In the world of distributed computing, we are bound to write efficient programs to reduce the latency, which can be achieved by following certain best practises. Lets see how data partitioning reduces latency and improves parallelism.

 

We can see the difference in the time taken by tasks like Reading 1 MB sequentially from memory whereas reading the same from the disk/SSD and while sending bytes across network.

Lets see another chart of the latency numbers in humanized version to infer the time difference

Now that we have a better intution about the latency lets relate, What’s the link between latency and partitioning and how they are connected.

What is Partitioning?

Simply put, the data within an RDD is split into many partitions and sent across the worker nodes.

Note that the data partition never span across the nodes. If a worker node with a partition is lost then data is retrieved by recomputing that RDD via its Parent RDD’s (thats where the resilient part of the RDD comes from)

Custom partitioning is only possible when working with Pair RDDs since partitioning is done based on keys

Types of Partitioning

By default, when a spark job starts the number of partitions is equal to the total number of cores on all executor nodes.

So for example if all of the machines in your cluster have 4 cores and you have 6 worker nodes then that means the default number of partitions you can start with may be 24.

Spark reads data from HDFS and number of partitions will be determined by numbers of input split for the file in HDFS. If there are N input splits then there will be N partitions. if we are reading a textfile the the input splits will be set by TextInputFormat.

My Input file size is about 114.5 GB which is 114500MB divided by 32 (fs.local.blocksize default value is 32 MB)) gives around 3579 partitions. But if the lines in your file is too long (longer than the block size), amount of partitions would be smaller.

The three types of partitioning are

  • Hash partitioning
  • Range partitioning
  • Custom partitioning

Hash Partitioning

Uses Java’s Object.hashCode method to determine the partition as partition = key.hashCode() % numPartitions.

We will go with an example of some tuples (data) and convert it to RDD (hashpartrdd) and then partition it.

We can mention the type of partition we want on the data by .partitionBy() method.

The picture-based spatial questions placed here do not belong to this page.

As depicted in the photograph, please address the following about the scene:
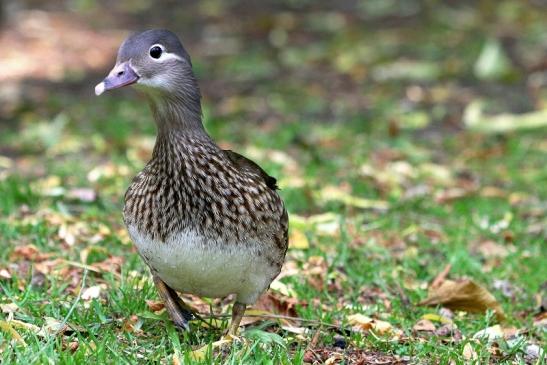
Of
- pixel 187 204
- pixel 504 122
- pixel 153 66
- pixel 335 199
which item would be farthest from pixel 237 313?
pixel 504 122

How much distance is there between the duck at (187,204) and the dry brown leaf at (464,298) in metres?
1.16

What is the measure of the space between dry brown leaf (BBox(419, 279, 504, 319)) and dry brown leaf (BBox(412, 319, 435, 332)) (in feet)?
0.88

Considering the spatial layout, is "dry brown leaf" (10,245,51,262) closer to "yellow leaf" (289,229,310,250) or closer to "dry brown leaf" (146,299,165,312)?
"dry brown leaf" (146,299,165,312)

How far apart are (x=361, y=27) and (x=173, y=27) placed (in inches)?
101

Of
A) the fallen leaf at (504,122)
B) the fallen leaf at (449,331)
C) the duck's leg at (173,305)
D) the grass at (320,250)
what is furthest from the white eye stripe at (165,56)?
the fallen leaf at (504,122)

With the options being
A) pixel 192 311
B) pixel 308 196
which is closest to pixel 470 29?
pixel 308 196

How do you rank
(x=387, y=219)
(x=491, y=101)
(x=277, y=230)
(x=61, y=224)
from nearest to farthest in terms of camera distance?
(x=277, y=230) < (x=61, y=224) < (x=387, y=219) < (x=491, y=101)

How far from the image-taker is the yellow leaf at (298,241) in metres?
6.16

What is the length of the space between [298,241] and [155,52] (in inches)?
86.2

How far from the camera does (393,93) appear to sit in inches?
426

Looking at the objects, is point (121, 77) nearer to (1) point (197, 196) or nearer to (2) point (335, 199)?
(1) point (197, 196)

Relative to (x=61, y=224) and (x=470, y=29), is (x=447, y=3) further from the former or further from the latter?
(x=61, y=224)

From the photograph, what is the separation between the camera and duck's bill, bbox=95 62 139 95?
13.6ft

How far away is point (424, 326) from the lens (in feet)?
16.7
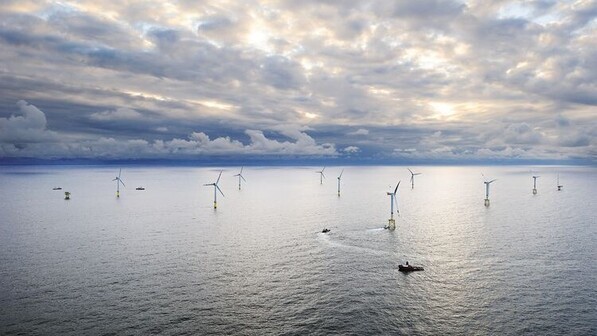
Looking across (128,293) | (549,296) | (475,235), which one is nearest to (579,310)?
(549,296)

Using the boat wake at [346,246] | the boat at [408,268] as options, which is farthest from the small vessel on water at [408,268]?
the boat wake at [346,246]

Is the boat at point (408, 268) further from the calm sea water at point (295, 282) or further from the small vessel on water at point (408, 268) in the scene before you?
the calm sea water at point (295, 282)

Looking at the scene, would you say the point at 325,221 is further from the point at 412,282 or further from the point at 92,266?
the point at 92,266

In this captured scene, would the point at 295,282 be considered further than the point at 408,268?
No

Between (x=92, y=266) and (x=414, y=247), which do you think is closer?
(x=92, y=266)

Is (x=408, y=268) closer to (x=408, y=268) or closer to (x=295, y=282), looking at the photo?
(x=408, y=268)

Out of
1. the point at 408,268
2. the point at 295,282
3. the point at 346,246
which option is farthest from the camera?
the point at 346,246

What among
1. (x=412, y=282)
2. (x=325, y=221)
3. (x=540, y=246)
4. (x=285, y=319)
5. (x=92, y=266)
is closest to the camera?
(x=285, y=319)

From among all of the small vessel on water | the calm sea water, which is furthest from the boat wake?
the small vessel on water

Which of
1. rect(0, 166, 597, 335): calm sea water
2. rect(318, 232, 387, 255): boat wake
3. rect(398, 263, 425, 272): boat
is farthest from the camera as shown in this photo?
rect(318, 232, 387, 255): boat wake

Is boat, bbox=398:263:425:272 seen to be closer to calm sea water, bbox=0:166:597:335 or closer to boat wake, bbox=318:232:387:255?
calm sea water, bbox=0:166:597:335

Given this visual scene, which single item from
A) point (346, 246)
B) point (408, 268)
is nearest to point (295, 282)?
point (408, 268)
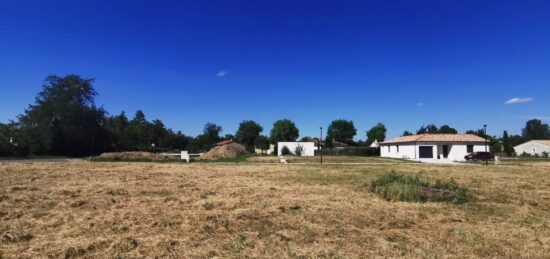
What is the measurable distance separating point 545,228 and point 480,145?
51.3 m

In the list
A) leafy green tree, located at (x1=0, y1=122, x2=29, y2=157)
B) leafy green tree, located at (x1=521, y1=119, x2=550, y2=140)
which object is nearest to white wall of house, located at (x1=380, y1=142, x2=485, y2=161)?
leafy green tree, located at (x1=0, y1=122, x2=29, y2=157)

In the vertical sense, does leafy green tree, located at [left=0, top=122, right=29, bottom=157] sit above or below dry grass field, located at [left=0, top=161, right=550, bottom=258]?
above

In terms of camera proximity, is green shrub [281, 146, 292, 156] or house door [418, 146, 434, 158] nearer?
house door [418, 146, 434, 158]

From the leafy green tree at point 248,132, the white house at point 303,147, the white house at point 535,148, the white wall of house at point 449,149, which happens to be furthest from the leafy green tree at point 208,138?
the white house at point 535,148

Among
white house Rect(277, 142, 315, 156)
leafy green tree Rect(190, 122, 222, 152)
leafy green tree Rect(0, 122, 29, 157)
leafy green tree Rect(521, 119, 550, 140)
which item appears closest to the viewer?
leafy green tree Rect(0, 122, 29, 157)

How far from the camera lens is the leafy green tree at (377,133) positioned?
111 m

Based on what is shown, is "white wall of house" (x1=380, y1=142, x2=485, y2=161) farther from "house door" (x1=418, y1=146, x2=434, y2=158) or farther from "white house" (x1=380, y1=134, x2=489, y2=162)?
"house door" (x1=418, y1=146, x2=434, y2=158)

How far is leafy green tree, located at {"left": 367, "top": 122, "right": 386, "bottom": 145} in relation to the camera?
111 m

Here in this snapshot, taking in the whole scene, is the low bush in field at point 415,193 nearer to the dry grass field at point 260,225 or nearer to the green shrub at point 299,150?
the dry grass field at point 260,225

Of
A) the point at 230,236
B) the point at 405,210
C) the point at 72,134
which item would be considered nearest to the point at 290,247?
the point at 230,236

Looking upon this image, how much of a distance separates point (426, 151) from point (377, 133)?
61154 millimetres

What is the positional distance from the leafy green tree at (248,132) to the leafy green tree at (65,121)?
166ft

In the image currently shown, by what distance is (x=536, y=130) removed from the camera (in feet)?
471

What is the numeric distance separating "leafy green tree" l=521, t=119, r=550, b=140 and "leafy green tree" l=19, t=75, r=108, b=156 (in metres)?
151
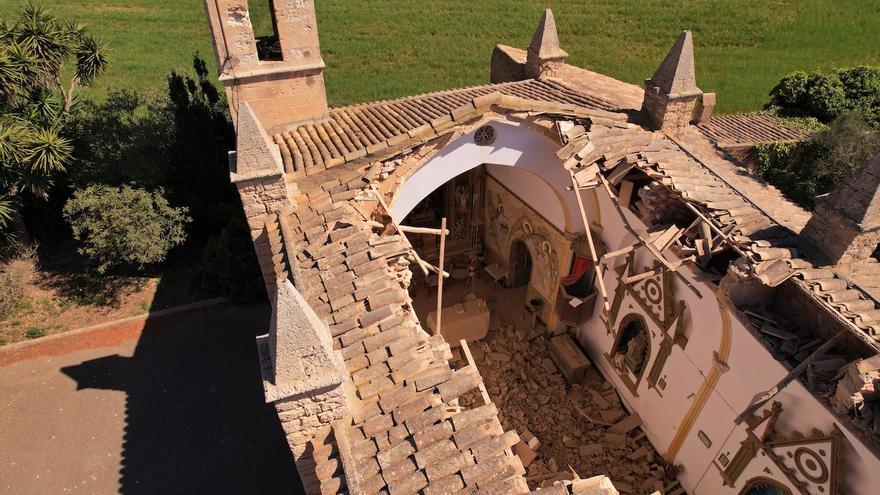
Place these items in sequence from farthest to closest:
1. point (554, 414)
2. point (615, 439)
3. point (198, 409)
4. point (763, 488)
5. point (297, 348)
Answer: point (198, 409) < point (554, 414) < point (615, 439) < point (763, 488) < point (297, 348)

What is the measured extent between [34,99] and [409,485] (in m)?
18.5

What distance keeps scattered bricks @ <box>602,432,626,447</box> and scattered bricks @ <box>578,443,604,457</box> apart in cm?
32

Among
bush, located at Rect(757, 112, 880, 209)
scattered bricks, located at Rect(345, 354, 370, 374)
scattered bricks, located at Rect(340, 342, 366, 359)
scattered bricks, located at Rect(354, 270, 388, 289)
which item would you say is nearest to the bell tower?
scattered bricks, located at Rect(354, 270, 388, 289)

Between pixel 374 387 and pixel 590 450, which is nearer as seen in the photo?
pixel 374 387

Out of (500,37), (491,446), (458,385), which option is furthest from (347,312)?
(500,37)

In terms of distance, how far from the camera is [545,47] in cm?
1477

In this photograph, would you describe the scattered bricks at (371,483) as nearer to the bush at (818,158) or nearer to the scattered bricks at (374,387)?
the scattered bricks at (374,387)

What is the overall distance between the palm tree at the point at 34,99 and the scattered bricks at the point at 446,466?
1617cm

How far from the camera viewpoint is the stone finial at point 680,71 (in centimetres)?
1237

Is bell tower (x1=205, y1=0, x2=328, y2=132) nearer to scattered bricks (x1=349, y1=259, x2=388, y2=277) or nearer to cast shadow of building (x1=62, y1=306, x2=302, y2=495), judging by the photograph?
scattered bricks (x1=349, y1=259, x2=388, y2=277)

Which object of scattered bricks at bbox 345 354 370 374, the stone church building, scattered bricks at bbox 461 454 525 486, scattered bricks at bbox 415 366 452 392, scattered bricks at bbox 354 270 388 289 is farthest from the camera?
scattered bricks at bbox 354 270 388 289

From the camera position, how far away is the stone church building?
→ 6.59 m

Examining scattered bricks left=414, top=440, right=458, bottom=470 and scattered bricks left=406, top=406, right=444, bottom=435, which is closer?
scattered bricks left=414, top=440, right=458, bottom=470

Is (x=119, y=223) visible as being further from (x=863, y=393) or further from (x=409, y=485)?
(x=863, y=393)
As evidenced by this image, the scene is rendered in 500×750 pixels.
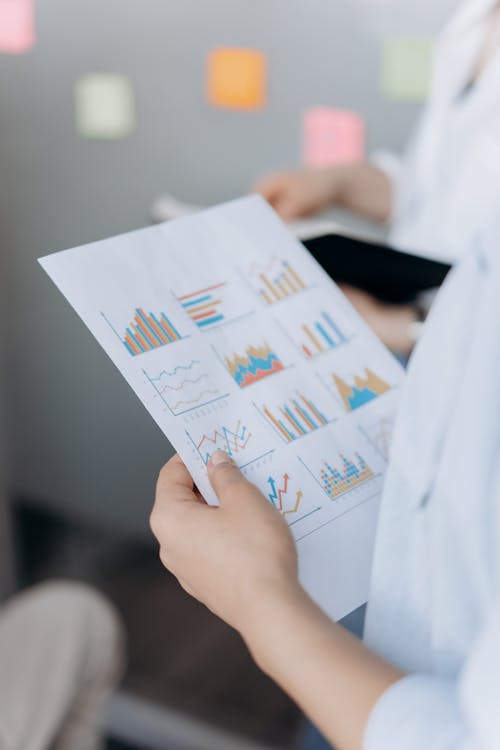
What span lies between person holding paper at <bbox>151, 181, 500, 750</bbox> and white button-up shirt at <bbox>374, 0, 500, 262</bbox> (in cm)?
39

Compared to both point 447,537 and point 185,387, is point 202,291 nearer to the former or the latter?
point 185,387

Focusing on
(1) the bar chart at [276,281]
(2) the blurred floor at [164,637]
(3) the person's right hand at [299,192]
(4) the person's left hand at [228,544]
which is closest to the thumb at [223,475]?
(4) the person's left hand at [228,544]

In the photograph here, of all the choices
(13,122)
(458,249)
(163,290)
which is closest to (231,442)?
(163,290)

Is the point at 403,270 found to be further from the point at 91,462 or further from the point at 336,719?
the point at 91,462

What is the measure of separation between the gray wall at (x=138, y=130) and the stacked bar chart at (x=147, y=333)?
65 centimetres

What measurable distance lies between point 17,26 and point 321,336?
942 mm

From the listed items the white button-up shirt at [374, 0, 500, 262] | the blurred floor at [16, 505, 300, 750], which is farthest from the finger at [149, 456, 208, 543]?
the blurred floor at [16, 505, 300, 750]

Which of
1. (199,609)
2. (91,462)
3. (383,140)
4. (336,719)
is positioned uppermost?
(383,140)

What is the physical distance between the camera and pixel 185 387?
390 mm

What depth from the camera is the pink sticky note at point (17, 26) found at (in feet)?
3.90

The number of partitions we want can be done by passing it inside the HashPartitioner() method.

Note that partitionBy() is a transformation, so it always returns a new RDD. Therefore it is important to persist otherwise, partitioning is repeatedly applied, which involves shuffling each time the RDD is used.

Hash partitioning tries to spread around the data as evenly as possible over all of the partitions based on the keys. Here we can see the data entering the partions as below.

Lets assume this in a distributed system then the data on partition 0, 1, 2, 3 are sent to worker nodes 1, 2, 3, 4.

  • The partition (0) consists of the tuple (1,1), (1,2), (1,3) —-> worker node 1
  • The partition (1) consists of the tuple (1,4), (3,1), (2,2), (2,3) —-> worker node 2
  • The partition (2) consists of the tuple (3,1), (4,2), (3,3) —-> worker node 3
  • The partition (3) consists of the tuple (4,1), (6,2), (4,3) —-> worker node 4

If we want to group the elements by key across the worker nodes, then we will be calling the groupByKey method.

Notice that above groupByKey method actually groups the data over the network across the worker nodes (shuffling). This paves way to more time taken to compute the resulting grouped RDD.

Range Partitioning

To eliminate the above shuffling across the network, we can use Range paritition where the keys of our Pair RDD’s can be segregated within certain ranges. Lets consider the previous example “data”.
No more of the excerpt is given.